MATERIAL FOR THIS TASK:
━━━━━━━━━━━━━━━━━━━━━━━━━━━━━━
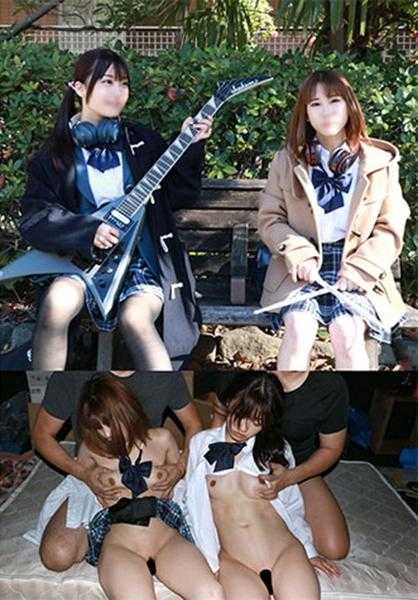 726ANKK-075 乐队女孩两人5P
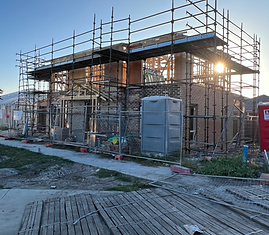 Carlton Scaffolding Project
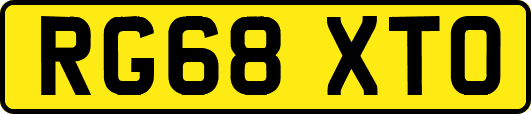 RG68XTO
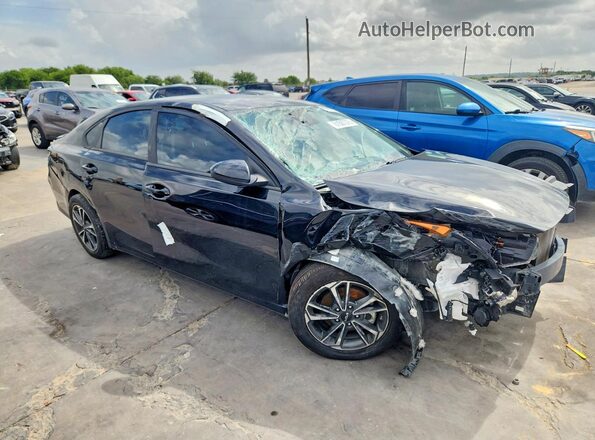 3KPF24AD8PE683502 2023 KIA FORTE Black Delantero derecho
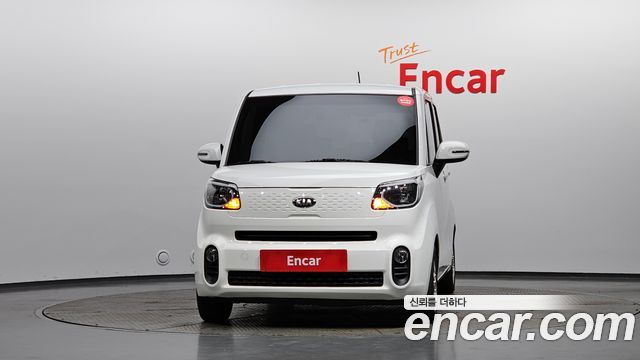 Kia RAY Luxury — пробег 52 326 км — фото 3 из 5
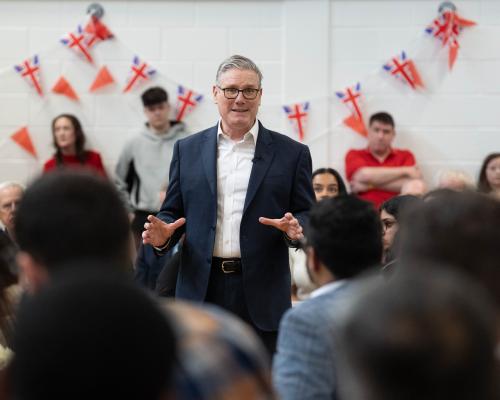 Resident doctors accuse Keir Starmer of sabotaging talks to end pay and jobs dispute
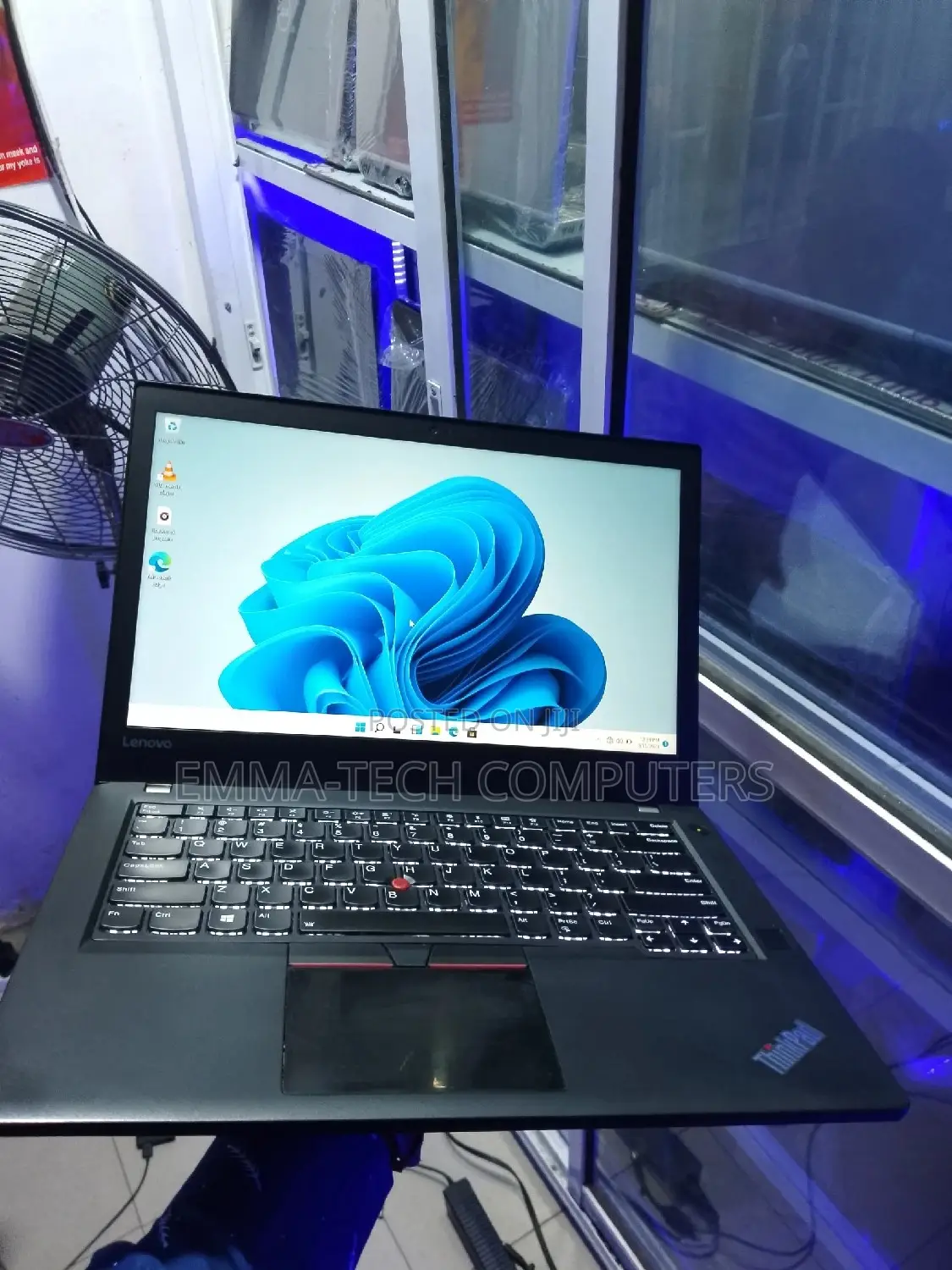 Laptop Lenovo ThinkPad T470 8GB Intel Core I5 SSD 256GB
━━━━━━━━━━━━━━━━━━━━━━━━━━━━━━
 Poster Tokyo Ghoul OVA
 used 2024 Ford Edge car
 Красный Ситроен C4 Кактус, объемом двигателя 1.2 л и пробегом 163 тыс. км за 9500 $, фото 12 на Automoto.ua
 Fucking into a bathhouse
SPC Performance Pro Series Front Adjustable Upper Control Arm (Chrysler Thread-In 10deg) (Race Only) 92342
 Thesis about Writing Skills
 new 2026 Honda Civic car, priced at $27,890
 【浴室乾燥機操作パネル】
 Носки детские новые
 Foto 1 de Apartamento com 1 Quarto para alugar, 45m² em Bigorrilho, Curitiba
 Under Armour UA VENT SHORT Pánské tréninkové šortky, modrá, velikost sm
━━━━━━━━━━━━━━━━━━━━━━━━━━━━━━
Please output, exactly as written, the lines above from the one holding "726ANKK-075 乐队女孩两人5P" through the one holding "Laptop Lenovo ThinkPad", both included, with the pictures omitted.

 726ANKK-075 乐队女孩两人5P
 Carlton Scaffolding Project
 RG68XTO
 3KPF24AD8PE683502 2023 KIA FORTE Black Delantero derecho
 Kia RAY Luxury — пробег 52 326 км — фото 3 из 5
 Resident doctors accuse Keir Starmer of sabotaging talks to end pay and jobs dispute
 Laptop Lenovo ThinkPad T470 8GB Intel Core I5 SSD 256GB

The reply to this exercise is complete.